CareEdge expects cement deals volume to grow to 440- 450 MT by end of FY25, with central and eastern regions witnessing advanced demand. “ Given the demand is anticipated to remain robust in forthcoming times, cement players have also blazoned fresh capacity to keep up with the growth pace," it added.
The Union Budget for FY24 marks the third successive time in which the government has increased budget allocation for crucial structure sectors, reflecting its commitment to structure- led growth. Government spending on structure and casing demand in the run up to 2024 general election paints an encouraging picture of cement consumption. Despite brewing cost challenges, similar as energy prices straining perimeters, cement players are on an expansion spree and anticipated to add 85- 100 MT by FY25.

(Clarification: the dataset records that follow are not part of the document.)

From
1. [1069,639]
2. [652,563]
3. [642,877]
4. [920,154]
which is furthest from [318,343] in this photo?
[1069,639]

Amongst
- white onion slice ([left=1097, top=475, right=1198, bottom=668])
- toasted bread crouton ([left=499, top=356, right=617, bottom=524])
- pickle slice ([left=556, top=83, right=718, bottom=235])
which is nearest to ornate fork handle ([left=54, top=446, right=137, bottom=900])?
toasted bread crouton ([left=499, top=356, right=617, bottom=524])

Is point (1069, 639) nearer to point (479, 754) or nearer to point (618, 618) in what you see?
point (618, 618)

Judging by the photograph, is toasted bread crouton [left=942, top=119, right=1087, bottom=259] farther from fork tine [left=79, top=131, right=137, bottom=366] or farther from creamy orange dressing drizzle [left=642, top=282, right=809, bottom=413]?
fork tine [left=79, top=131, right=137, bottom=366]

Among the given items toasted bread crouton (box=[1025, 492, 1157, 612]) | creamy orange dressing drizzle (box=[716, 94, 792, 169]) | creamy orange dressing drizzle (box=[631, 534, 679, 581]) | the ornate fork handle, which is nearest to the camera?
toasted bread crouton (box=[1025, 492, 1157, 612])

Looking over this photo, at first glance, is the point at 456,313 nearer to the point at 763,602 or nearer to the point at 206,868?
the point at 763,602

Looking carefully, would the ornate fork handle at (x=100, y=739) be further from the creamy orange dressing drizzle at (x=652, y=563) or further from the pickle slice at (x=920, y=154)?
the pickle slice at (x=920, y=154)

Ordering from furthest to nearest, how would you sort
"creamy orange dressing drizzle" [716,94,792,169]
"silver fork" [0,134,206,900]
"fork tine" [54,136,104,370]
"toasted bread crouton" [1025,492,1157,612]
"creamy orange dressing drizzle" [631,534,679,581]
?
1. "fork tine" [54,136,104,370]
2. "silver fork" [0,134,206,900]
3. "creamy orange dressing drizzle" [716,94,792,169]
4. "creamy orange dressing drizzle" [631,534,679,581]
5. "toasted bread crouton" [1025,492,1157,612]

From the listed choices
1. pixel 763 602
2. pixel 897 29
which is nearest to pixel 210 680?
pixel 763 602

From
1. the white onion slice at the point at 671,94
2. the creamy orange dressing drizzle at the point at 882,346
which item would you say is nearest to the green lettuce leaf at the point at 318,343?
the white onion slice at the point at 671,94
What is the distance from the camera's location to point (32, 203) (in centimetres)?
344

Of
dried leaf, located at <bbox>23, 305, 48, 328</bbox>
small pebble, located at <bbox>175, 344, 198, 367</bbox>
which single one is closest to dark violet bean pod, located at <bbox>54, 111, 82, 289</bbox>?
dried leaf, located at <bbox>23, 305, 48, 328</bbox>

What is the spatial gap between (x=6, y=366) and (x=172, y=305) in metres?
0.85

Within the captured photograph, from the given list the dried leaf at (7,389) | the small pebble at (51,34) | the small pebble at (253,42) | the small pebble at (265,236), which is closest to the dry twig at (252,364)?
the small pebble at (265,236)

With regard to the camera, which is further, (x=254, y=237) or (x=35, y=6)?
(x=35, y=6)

The assiduity is likely to add 30- 32 MT by the end of the current financial, compared to 25 MT in FY22. The total installed capacity is anticipated to stand at 595MT. For FY24- 25, incremental demand is anticipated to be 55- 60 MT, against which 60- 70 MT of capacity is anticipated to be added in the coming two times, performing in capacity utilisation remaining range- bound at 66- 68 for the assiduity.
“ The robust capacity addition plans by players for FY23- FY25 are leading to fresh capacity to be at 1-1.1 x of the anticipated incremental demand of 90 MT during the same period. This is anticipated to keep the assiduity’s capacity application( grinding) under check, and they're doubtful to ameliorate beyond 67- 69% despite a better demand outlook. still, going forward any variation in the demand motorists amid the forthcoming capacity expansion will remain a crucial monitorable," it said.
The top 10 players in the assiduity have further than 68% of the installed capacity share. Going forward as well, capacity expansion during FY23- FY25 is anticipated to be generally accepted by top players and hence the consolidated nature of the sector is likely to continue.
“ The sector may also witness accession of medial or lower- sized players by the top players amid the prolonged periphery pressure which the sector is witnessing. This will lead to farther connection in the sector and better pricing discipline amongst remaining players," said Ravleen Sethi, associate director, CareEdge.